Zo vragen mensen met een intersekse-conditie steeds vaker om genderneutrale toiletten, eenzelfde wc voor iedereen. Vaak worden hun verzoeken weggelachen, omdat het om zo'n schamel aantal mensen gaat. Ik ben zelf wat betreft de toiletten eerlijk gezegd ook gewend geraakt aan de privacy van 'even tutten onder de dames', voor ik de formele wereld weer instap. Maar niet zozeer dat ik eraan vast wil houden als iemand anders hier dagelijks groot verdriet van heeft.
Ik las een ingezonden stuk in de krant over de disbalans tussen de overvloed aan piskrullen op straat en het geringe aantal openbare toiletten, waar ook vrouwen gebruik van maken. Het stuk kwam van twee medische studenten die alle vrouwen opriepen bij wijze van protestactie te gaan wildplassen, omdat er fysiek geen enkele reden is dat vrouwen dat niet kunnen, zeker als je een rok aan hebt.
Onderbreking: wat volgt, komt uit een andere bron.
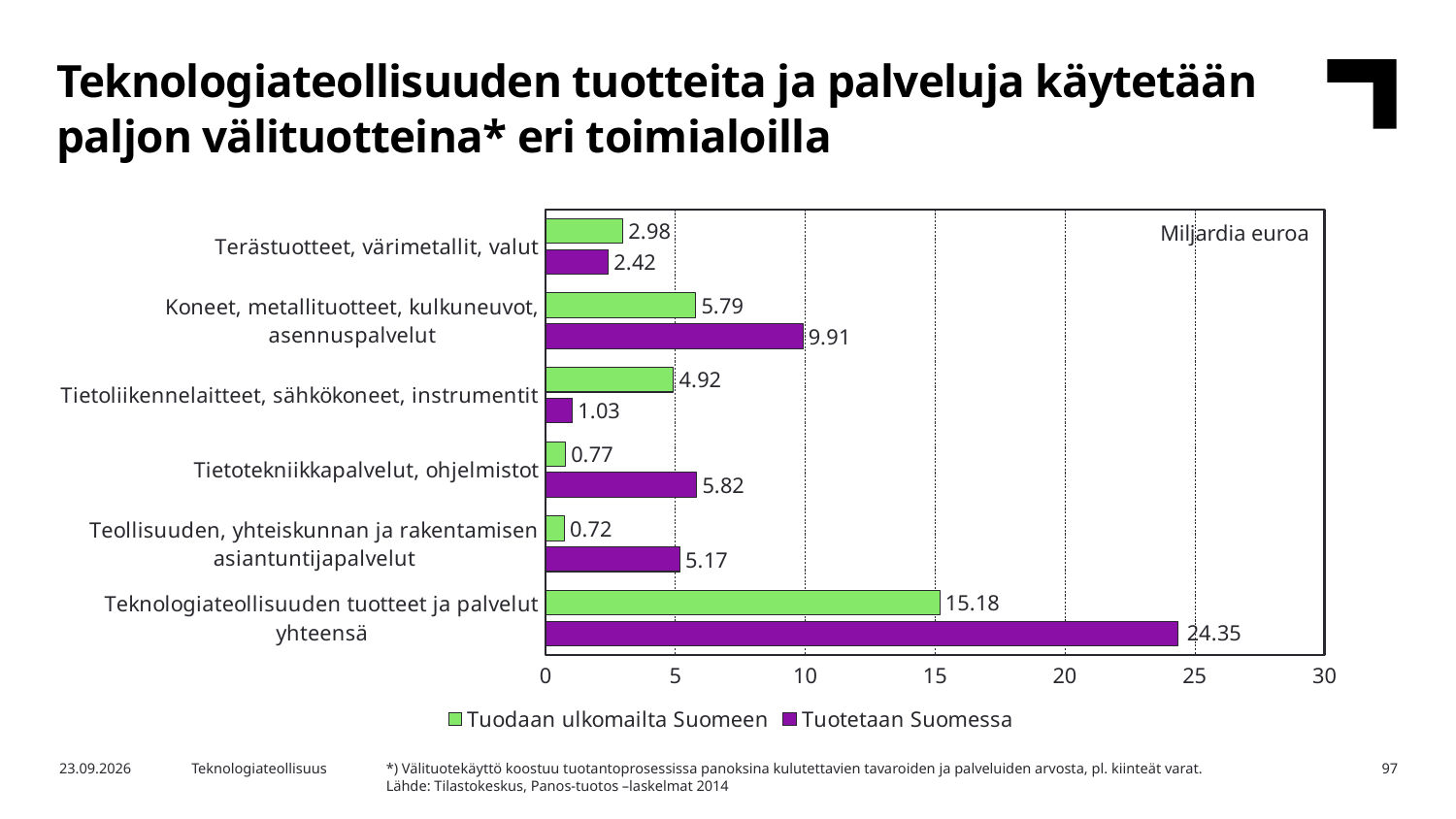
What is the difference between "Tuotetaan Suomessa" and "Tuodaan ulkomailta Suomeen" for "Tietotekniikkapalvelut, ohjelmistot"? 5.05 How many categories are shown on the chart? 6 What unit is indicated in the top right corner of the chart? Miljardia euroa Excluding the total row, which category has the highest value for "Tuotetaan Suomessa"? Koneet, metallituotteet, kulkuneuvot, asennuspalvelut Which category has the lowest value for "Tuodaan ulkomailta Suomeen"? Teollisuuden, yhteiskunnan ja rakentamisen asiantuntijapalvelut What is the value for "Tuodaan ulkomailta Suomeen" in the category "Tietoliikennelaitteet, sähkökoneet, instrumentit"? 4.92 Is the value for "Tuotetaan Suomessa" in "Teknologiateollisuuden tuotteet ja palvelut yhteensä" greater or less than 20? greater For "Terästuotteet, värimetallit, valut", which is larger: "Tuodaan ulkomailta Suomeen" or "Tuotetaan Suomessa"? Tuodaan ulkomailta Suomeen What kind of chart is shown on the slide? Bar chart What is the value for "Tuotetaan Suomessa" in the category "Koneet, metallituotteet, kulkuneuvot, asennuspalvelut"? 9.91 What is the value for "Tuotetaan Suomessa" in the category "Teknologiateollisuuden tuotteet ja palvelut yhteensä"? 24.35 How many series does the legend list? 2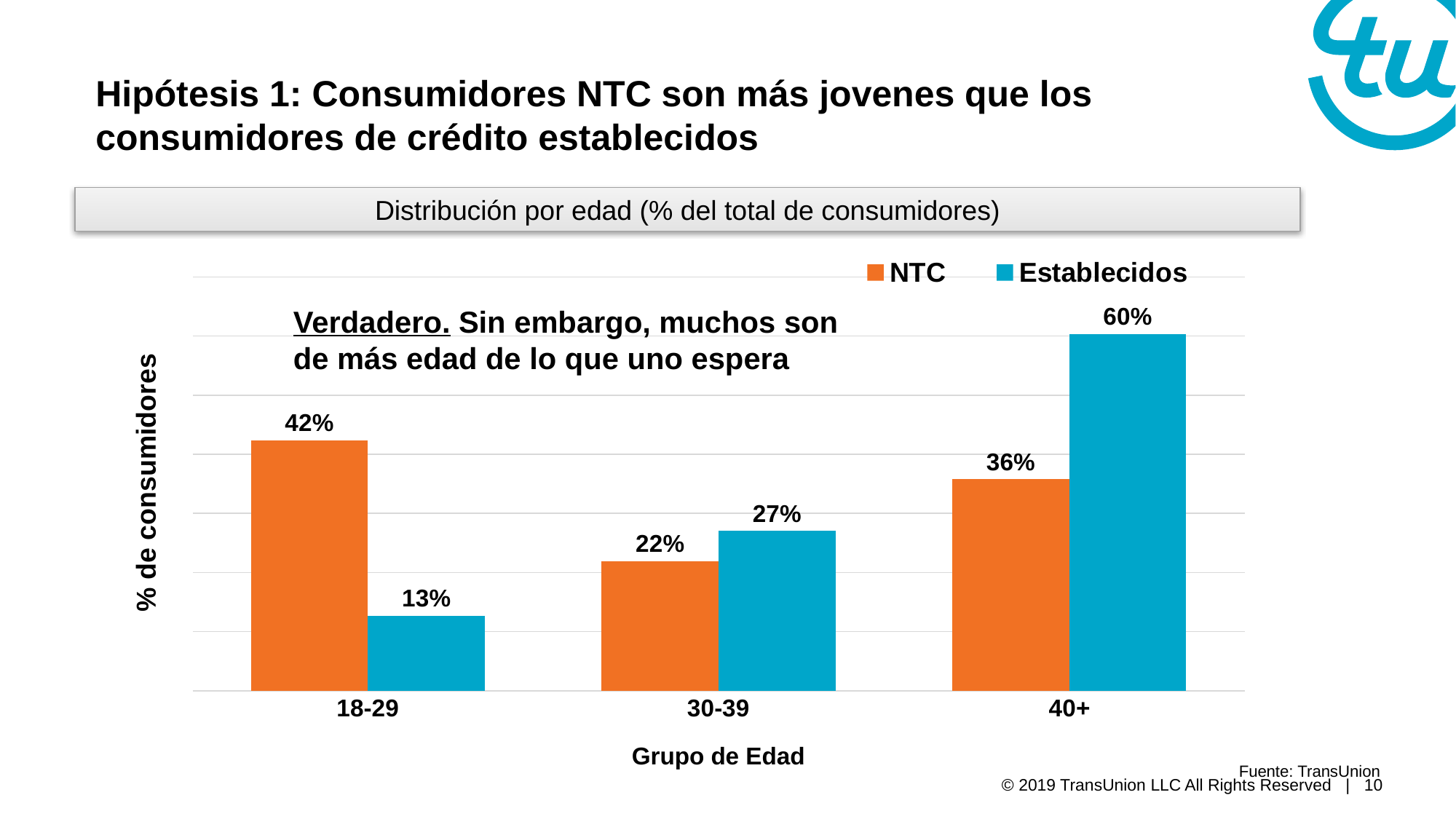
What is the difference between the NTC and Establecidos values for the 18-29 age group? 29% How many series does the legend list? 2 What is the Establecidos value for the 40+ age group? 60% What is the label of the x axis? Grupo de Edad How many age groups are shown on the x axis? 3 Which age group has the lowest Establecidos value? 18-29 For the 30-39 age group, which series has the larger value, NTC or Establecidos? Establecidos What kind of chart is shown on the slide? Bar chart What is the Establecidos value for the 30-39 age group? 27% What is the NTC value for the 18-29 age group? 42% What is the difference between the Establecidos and NTC values for the 40+ age group? 24% Which age group has the highest NTC value? 18-29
Gewoon gaan zitten, aldus de medici in spe.
En online zag ik de post van een man die zich afvroeg waarom er in zijn toilet nooit aankleedkussens liggen waarop hij zijn baby kan verschonen: die liggen bij de dames. Hij kreeg heel veel reacties, allemaal in de trant van: 'wat kleinzielig, dan stap je toch gewoon het damestoilet in als je zo graag die baby wil verschonen', 'kan je vrouw dat dan niet doen ofzo', 'we moeten ook niet op alle slakken zout gaan leggen', en 'begin jij nou óók al met zeuren, het is ook een keer kláár hoor!'
Ik koos dit simpele voorbeeld van het 'kleinste kamertje' om te laten zien hoe over zoiets basaals de behoeften van mensen kunnen verschillen. En om voor te sorteren op deze irritatie, misschien ook bij jou. Wat een gezeur over futiliteiten, doe eens even normaal! En daar wringt nou juist onze moderne schoen: want wat voor de een normaal is, vraagt van de ander op dagelijkse basis een grote aanpassing.
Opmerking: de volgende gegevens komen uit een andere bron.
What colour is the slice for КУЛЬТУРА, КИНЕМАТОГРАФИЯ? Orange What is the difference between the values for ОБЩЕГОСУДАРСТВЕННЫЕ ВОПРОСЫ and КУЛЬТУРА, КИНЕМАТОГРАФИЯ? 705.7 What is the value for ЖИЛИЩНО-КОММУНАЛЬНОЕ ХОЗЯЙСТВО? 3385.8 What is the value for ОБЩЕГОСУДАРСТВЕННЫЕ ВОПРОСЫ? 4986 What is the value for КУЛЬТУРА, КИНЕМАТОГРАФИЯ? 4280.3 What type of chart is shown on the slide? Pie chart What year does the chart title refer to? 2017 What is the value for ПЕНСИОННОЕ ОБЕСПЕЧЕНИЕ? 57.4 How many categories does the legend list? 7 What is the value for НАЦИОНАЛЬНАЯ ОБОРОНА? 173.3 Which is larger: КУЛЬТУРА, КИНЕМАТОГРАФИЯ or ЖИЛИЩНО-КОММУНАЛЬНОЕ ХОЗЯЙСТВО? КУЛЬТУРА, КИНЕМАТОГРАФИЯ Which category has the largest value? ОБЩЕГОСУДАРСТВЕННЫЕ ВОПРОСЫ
Onze samenleving wordt ingericht volgens het normaal van een kleine groep mensen, die er op het eerste gezicht ongeveer hetzelfde uitzien. Dat valt hen zelf niet op, en zelfs niet te verwijten, want een mens gaat nu eenmaal uit van zichzelf. Als jij je opvolger gaat zoeken, vind je diegene die op jou lijkt onbewust de beste. Zo is dat ook bij de leiding in ons land gegaan: zij hebben zichzelf gekloond en als norm genomen bij het inrichten van ons systeem. Als je niet op hen lijkt, heet je een minderheid.
De tekst gaat verder onder de foto.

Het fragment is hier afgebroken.